• WHAT IS NEEDED
Reproduce verbatim the portion of the entries that opens with the line containing "Examining the shot" and closes with the final line of the entries, both ends included.

• MATERIAL PROVIDED
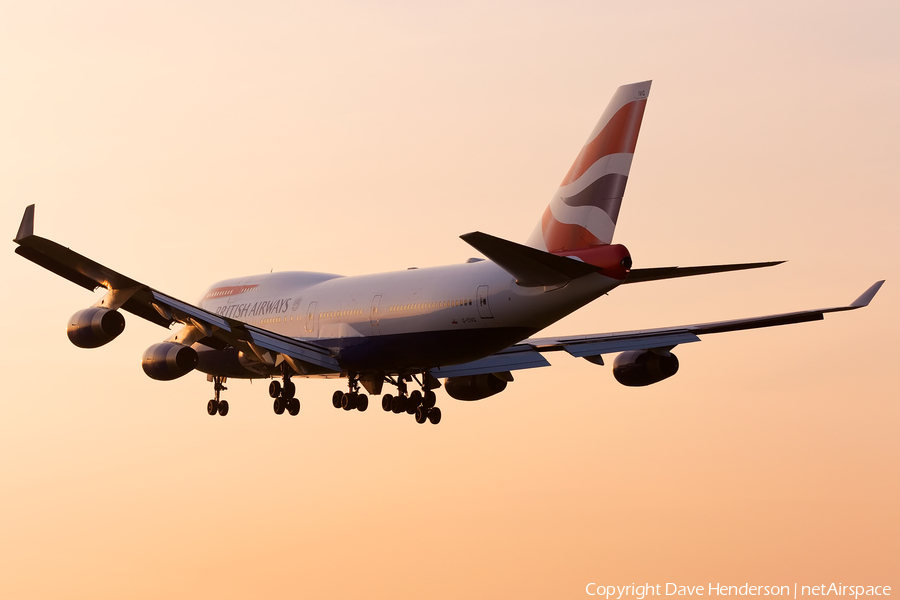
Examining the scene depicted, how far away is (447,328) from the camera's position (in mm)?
34812

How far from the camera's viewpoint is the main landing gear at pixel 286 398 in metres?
38.4

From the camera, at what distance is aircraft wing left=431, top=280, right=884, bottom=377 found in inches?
1500

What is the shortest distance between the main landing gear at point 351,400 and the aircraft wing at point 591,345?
3176 millimetres

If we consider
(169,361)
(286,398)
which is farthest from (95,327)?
(286,398)

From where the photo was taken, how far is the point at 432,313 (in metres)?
35.2

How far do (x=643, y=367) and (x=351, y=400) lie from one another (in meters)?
9.41

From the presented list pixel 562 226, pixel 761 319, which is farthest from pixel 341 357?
pixel 761 319

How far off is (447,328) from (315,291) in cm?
755

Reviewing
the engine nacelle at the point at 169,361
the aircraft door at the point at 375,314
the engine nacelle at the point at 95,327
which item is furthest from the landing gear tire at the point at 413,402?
the engine nacelle at the point at 95,327

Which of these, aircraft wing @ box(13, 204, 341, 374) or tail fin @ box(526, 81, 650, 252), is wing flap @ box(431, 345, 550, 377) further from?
tail fin @ box(526, 81, 650, 252)

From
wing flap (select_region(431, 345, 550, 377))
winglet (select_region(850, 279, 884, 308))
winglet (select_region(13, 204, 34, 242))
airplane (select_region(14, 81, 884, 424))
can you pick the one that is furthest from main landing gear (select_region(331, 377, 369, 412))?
winglet (select_region(850, 279, 884, 308))

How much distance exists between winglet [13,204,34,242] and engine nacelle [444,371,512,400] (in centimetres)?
Answer: 1650

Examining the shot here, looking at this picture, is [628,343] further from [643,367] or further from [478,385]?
[478,385]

• TASK SOLUTION
Examining the shot here, looking at this picture, is [628,343] further from [643,367] or further from [478,385]?
[478,385]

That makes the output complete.